-
Notifications
You must be signed in to change notification settings - Fork 53
FlashX tools
FlashX provides three tools:
-
utils/SAFS-util
: helps users to access files in SAFS. -
matrix/utils/el2fg
: constructs a FlashGraph graph from the text edge list. -
matrix/utils/fg2fm
: constructs a FlashMatrix sparse matrix from a FlashGraph graph.
utils/SAFS-util is a tool provided by SAFS that helps users to interact with SAFS. It provides a set of commands to access SAFS.

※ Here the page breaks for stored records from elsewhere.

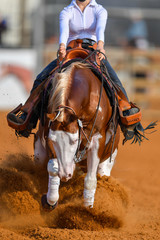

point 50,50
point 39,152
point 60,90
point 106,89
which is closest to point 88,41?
point 106,89

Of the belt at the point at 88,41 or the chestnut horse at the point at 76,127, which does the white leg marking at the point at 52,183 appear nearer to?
the chestnut horse at the point at 76,127

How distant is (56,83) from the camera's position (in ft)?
15.8

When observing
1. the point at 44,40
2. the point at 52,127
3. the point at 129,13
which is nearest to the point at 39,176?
the point at 52,127

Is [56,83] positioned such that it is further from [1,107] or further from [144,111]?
[144,111]

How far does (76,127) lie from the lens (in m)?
4.69

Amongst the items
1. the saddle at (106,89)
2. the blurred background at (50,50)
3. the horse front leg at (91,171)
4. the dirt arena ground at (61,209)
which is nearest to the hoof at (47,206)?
the dirt arena ground at (61,209)

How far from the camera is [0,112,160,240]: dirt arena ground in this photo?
4.86 metres

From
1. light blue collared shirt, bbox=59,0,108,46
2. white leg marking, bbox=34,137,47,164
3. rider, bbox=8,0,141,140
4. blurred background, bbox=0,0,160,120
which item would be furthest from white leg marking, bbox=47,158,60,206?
blurred background, bbox=0,0,160,120

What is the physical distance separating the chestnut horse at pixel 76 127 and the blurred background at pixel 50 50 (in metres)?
8.02

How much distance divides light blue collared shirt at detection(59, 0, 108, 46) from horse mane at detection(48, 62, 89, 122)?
92 centimetres

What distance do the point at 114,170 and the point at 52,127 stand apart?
458cm

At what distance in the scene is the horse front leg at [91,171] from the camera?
5.14m

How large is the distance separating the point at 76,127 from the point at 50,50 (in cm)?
970

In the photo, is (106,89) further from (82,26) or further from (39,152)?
(39,152)
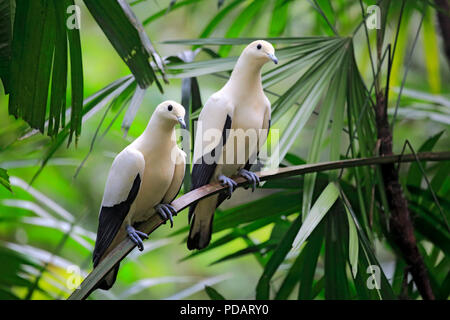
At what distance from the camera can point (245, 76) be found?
3.77 ft

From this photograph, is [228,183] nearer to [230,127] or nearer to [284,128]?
[230,127]

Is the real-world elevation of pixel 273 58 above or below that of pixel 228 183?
above

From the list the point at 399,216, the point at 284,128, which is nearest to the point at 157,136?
the point at 284,128

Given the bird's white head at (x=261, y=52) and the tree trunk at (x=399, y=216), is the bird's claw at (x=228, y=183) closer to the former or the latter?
the bird's white head at (x=261, y=52)

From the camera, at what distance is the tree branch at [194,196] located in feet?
2.86

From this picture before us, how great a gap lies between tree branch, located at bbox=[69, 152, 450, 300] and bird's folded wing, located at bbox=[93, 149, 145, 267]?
0.07 m

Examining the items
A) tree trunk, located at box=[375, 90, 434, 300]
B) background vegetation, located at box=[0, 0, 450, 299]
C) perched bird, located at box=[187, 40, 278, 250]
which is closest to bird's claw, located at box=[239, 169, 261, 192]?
perched bird, located at box=[187, 40, 278, 250]

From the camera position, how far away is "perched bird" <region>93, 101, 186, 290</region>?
1049 mm

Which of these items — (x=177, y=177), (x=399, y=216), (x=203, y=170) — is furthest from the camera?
(x=399, y=216)

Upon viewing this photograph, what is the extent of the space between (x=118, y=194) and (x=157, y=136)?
156 millimetres

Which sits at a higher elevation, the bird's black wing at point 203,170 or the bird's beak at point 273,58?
the bird's beak at point 273,58

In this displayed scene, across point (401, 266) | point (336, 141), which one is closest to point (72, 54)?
point (336, 141)

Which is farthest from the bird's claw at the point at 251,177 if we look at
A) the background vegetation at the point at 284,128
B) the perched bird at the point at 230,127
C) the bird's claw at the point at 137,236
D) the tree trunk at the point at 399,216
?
the tree trunk at the point at 399,216
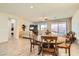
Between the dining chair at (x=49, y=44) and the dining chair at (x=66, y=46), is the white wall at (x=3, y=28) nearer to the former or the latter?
the dining chair at (x=49, y=44)

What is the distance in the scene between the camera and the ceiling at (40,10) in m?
2.60

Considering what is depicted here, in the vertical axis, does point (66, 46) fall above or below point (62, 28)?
below

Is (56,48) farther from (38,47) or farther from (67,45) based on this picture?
(38,47)

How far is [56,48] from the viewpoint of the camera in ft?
9.84

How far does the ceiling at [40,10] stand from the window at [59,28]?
17 centimetres

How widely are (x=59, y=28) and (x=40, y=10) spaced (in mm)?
610

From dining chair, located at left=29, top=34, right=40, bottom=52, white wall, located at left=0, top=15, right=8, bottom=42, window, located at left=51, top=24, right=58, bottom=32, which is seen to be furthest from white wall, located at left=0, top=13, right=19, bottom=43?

SAFS-util conf_file command ...
The supported commands are
create file_name size: create a file with the specified size
delete file_name: delete a file
help: print the help info
list: list existing files in SAFS
load file_name [ext_file]: load data to the file
load_part file_name ext_file part_id: load part of the file to SAFS
verify file_name [ext_file]: verify data in the file
export file_name ext_file: export an SAFS file to Linux filesystem
info file_name: show the information of an SAFS file
rename file_name new_name: rename an SAFS file
The most useful commands are:
- create: create an SAFS file with the specified size
- delete: delete an SAFS file
- list: list all files in SAFS
- load: load data to a SAFS file named
file_name
. Users can load data from a Linux file to the SAFS file by providing a second argument. If a Linux file isn't provided, the SAFS file is filled with 0. - export: export an SAFS file to Linux filesystem
- info file_name: show the metadata information of an SAFS file
- rename file_name new_name: rename an SAFS file
matrix/utils/el2fg takes a file of edge lists in the text format and converts them to the FlashGraph format, which is adjacency list in the binary format. The edge list file(s) can be gzip'd. The gzip'd file needs to have a filename extension .gz
in order to be considered as a gzip'd file. el2fg takes a FlashX configuration file, a text edge list file and a graph name, and outputs two files: graph_name.adj, which contains the adjacency lists of the graph, and graph_name.index, which contains the locations of the adjacency lists in the graph file.
By default, el2fg keeps all intermediate data in memory.
matrix/utils/el2fg [options] conf_file edge_file graph_name
-u: undirected graph
-U: unqiue edges
-e: use external memory
-s size: sort buffer size
-g size: groupby buffer size
-t type: the edge attribute type
The most important flags are shown as follows:
- -u: To construct an undirected graph, users have to explicitly enable this flag.
- -U: enable this flag to remove redundant edges in a graph.
- -e: enable this flag to use disks to construct a graph. It requires users to configure SAFS correctly.
- -t type: users can specify the edge attribute type. When this option is specified, the input edge list has to have three columns and the third column provides the edge attribute. Currently, four attribute types are supported. "I": 32-bit integer attributes, "L": 64-bit integer attributes, "F": single-precision float-point, "D": double-precision float-point.
An example:
To convert a directed graph wiki-Vote in the edge list format to the FlashGraph format, we can run the following command:
matrix/utils/el2fg matrix/conf/run_test.txt wiki-Vote.txt wiki-Vote
This converts an edge list in wiki-Vote.txt
to the FlashGraph format and generate two files: wiki-Vote.adj
and wiki-Vote.index
.
To convert an undirected graph facebook in the edge list format to the FlashGraph format, we run:
matrix/utils/el2fg matrix/conf/run_test.txt -u facebook_combined.txt facebook
matrix/utils/fg2fm converts a graph in the FlashGraph format to a sparse matrix in the FlashMatrix format. The FlashMatrix is necessary to support very efficient sparse matrix dense matrix multiplication (SpMM). SpMM is much more efficient with the FlashMatrix format than the FlashGraph format.
fg2fm [options] conf_file graph_file index_file matrix_name
-h height: the height of a 2D-partitioned matrix block
-w width: the width of a 2D-partitioned matrix block
-v: verify the generated matrix image
-g size: the groupby buffer size on vector vectors
-t type: the type of non-zero entries
Users don't need to provide the options most of time. The only useful option for some users is -t
, which tells fg2fm
the type of the edge attribute in the FlashGraph format.
fg2fm detects whether the provided graph is directed. For an undirected graph, it outputs two files: matrix_name.mat
, which contains the sparse matrix data, and matrix_name.mat_idx
, which contains the locations of some rows of the sparse matrix in matrix_name.mat
. For a directed graph, it outputs four files:
matrix_name.mat
, matrix_name.mat_idx
, matrix_name_t.mat
and matrix_name_t.mat_idx
. The first two files contain the sparse matrix and the last two files contain the transpose of the sparse matrix.